Project Summary/Abstract Upon pathogen infection, cellular stress pathways and microbial killing pathways are rapidly activated by the host immune system. These pathways must be tightly regulated as insufficient or excessive immune responses have deleterious consequences. Recent studies indicate that the nervous system plays a critical role in the regulation of immune responses. However, the precise mechanisms behind this regulation remain unclear. While many aspects of neural control of immunity are difficult to dissect in complex mammalian systems or in vitro, the nematode Caenorhabditis elegans has proven to be an excellent model organism for studying such control due to its simple, well-defined nervous system and accessibility to genetic, genomic, and molecular analyses. Our recent studies demonstrated that OCTR-1, a putative G protein-coupled receptor for catecholamines, functions in two sensory neurons ASH and ASI to suppress innate immunity by inhibiting immune signaling pathways. These findings highlight the importance of specific genes and neurons in the regulation of immunity. Two important questions, however, remain unanswered. First, what is the ligand that activates OCTR-1 in the sensory neurons? Second, which neurons form circuits with ASH and ASI to control the innate immune responses? In the current proposal, we seek to answer both questions. We will use a variety of molecular and genetic approaches to identify OCTR-1 ligand(s) and assess the roles of candidate neurons in the OCTR-1 neural circuit. The proposed studies will uncover molecules and cells involved in the activation and mediation of the OCTR-1-dependent neural signaling, which will give us a better understanding of how the nervous system controls innate immunity. Dysregulation of innate immunity to pathogens has been linked to a number of pathological states in human, such as chronic inflammatory diseases and autoimmune diseases. Information gleaned from the proposed studies will be useful to the development of more effective treatments for innate immune disorders.

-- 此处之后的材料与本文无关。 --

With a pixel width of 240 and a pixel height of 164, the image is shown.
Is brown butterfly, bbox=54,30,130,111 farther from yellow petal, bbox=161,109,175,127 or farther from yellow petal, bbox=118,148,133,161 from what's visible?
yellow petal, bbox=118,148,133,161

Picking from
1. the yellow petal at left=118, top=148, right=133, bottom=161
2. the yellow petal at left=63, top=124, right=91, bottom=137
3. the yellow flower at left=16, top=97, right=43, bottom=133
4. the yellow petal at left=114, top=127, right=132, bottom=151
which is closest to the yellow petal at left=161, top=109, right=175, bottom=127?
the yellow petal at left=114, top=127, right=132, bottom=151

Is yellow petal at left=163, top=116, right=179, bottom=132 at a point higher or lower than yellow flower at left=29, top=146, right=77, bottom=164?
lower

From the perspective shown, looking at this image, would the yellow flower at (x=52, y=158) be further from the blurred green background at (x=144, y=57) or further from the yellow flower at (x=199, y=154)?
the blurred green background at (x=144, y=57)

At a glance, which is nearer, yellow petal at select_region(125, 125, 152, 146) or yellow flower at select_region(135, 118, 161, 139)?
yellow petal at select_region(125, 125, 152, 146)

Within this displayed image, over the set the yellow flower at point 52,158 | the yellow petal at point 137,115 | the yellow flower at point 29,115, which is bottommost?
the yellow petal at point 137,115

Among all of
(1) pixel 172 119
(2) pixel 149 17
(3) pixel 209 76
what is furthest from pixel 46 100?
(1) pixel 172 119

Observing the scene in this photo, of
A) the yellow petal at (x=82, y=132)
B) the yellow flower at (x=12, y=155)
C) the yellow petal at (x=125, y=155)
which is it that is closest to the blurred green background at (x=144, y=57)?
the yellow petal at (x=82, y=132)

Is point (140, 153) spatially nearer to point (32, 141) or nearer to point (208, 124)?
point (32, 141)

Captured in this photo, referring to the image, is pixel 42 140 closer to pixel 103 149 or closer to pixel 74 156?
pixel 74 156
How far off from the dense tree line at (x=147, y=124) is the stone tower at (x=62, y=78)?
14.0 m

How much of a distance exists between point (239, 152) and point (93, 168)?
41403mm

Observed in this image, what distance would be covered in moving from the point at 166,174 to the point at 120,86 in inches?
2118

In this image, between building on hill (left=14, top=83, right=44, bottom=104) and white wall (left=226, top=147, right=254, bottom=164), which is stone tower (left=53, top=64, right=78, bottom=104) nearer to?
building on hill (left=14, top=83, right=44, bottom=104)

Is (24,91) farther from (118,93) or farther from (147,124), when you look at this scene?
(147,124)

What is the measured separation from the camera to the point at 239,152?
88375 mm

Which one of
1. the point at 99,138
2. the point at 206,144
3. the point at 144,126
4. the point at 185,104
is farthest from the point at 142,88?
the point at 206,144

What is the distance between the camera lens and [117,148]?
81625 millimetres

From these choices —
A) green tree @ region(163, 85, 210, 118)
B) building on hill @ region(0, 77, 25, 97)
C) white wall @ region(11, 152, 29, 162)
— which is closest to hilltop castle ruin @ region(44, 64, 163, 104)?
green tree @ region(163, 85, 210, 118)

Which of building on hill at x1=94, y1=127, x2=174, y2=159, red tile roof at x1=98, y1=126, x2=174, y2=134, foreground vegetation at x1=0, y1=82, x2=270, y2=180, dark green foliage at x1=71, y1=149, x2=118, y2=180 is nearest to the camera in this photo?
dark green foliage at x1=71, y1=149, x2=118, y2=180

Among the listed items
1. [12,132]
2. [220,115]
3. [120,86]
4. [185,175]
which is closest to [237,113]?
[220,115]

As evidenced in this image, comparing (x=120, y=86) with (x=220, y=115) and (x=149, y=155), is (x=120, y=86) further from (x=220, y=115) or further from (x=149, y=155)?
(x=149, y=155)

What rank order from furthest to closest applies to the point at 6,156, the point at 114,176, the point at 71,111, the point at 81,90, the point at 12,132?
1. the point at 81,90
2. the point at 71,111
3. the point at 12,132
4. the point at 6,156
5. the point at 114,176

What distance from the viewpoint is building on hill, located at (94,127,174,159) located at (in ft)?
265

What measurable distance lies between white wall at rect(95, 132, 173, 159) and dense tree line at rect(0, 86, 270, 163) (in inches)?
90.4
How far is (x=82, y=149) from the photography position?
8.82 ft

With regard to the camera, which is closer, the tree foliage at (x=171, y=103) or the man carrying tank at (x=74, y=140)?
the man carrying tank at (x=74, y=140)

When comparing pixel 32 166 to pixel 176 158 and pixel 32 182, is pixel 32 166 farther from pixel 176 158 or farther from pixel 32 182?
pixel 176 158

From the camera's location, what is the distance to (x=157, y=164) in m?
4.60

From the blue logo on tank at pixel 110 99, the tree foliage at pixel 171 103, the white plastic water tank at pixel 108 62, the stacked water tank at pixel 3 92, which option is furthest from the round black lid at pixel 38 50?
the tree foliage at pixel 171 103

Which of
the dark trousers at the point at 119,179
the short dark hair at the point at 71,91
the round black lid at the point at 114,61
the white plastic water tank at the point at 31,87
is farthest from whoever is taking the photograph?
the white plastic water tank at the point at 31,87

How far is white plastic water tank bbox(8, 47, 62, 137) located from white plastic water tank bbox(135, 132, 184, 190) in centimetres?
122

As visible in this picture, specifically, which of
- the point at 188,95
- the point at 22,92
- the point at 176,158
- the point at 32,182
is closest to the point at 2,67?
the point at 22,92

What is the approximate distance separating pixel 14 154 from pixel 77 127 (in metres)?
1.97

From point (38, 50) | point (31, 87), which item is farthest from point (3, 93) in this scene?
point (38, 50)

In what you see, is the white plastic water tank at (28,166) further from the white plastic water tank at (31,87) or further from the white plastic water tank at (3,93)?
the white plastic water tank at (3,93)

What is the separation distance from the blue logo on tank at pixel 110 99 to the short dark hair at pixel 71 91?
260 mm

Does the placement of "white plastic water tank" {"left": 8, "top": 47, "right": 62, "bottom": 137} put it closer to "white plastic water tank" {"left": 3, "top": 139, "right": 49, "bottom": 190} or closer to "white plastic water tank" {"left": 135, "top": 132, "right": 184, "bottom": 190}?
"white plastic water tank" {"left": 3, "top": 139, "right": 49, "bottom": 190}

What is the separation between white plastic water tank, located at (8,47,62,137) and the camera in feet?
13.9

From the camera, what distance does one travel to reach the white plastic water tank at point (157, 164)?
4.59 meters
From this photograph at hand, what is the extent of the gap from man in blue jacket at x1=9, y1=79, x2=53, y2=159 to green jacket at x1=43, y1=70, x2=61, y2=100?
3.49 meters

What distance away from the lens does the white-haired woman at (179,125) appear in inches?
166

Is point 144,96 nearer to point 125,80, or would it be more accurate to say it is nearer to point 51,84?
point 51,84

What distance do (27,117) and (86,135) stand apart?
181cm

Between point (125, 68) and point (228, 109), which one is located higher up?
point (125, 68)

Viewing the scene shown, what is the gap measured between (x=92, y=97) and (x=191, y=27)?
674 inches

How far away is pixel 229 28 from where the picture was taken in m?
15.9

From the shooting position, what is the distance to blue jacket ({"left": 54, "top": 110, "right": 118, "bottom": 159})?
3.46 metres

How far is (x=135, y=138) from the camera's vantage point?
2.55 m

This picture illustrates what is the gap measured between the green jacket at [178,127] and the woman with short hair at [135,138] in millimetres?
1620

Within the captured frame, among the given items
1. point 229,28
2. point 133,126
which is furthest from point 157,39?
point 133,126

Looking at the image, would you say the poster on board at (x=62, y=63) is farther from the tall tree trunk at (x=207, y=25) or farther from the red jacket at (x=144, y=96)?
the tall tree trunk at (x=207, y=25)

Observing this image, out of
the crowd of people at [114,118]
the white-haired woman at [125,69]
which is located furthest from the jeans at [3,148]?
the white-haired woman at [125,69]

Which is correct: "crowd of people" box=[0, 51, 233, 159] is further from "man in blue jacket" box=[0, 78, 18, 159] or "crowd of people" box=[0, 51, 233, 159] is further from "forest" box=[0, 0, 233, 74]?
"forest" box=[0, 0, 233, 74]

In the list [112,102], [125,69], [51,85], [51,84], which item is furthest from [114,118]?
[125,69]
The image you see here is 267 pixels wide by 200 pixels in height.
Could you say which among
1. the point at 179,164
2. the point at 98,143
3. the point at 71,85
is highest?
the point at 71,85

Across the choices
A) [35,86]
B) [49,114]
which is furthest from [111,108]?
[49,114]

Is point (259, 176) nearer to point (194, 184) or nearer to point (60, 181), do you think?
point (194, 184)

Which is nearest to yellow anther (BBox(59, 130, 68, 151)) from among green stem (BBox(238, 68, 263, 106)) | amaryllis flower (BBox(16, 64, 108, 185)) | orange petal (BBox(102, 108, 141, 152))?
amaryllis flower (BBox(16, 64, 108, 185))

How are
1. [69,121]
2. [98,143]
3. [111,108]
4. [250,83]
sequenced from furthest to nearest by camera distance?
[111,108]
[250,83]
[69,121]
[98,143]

项目摘要/摘要病原体感染后，细胞应激途径和微生物杀伤途径迅速由宿主免疫系统激活。这些途径必须严格调节为不足或过度免疫反应会带来有害后果。最近的研究表明神经系统在免疫反应调节中起关键作用。但是，该法规背后的精确机制尚不清楚。而神经的许多方面在复杂的哺乳动物系统或体外，很难控制免疫力线虫秀丽隐杆线虫已被证明是研究的出色模型生物这种控制由于其简单，定义明确的神经系统和遗传的可及性，基因组和分子分析。我们最近的研究表明，OCTR-1，一种推定的G 儿茶酚胺的蛋白质偶联受体，在两个感觉神经元中的功能和ASI 通过抑制免疫信号通路来抑制先天免疫。这些发现突出了特定基因和神经元在免疫调节中的重要性。两个很重要但是，问题仍未得到答复。首先，在激活OCTR-1的配体是什么感觉神经元？第二，神经元与灰分和ASI形成电路以控制先天免疫反应？在当前的建议中，我们试图回答这两个问题。我们将使用一个鉴定OCTR-1配体的各种分子和遗传学方法并评估角色 OCTR-1神经回路中的候选神经元。拟议的研究将发现参与OCTR-1依赖性神经的激活和介导的分子和细胞信号传导，这将使我们更好地了解神经系统如何控制先天免疫。对病原体的先天免疫失调已与许多人类的病理状态，例如慢性炎症性疾病和自身免疫性疾病。从拟议的研究中收集的信息将有助于发展对先天免疫疾病的更有效治疗方法。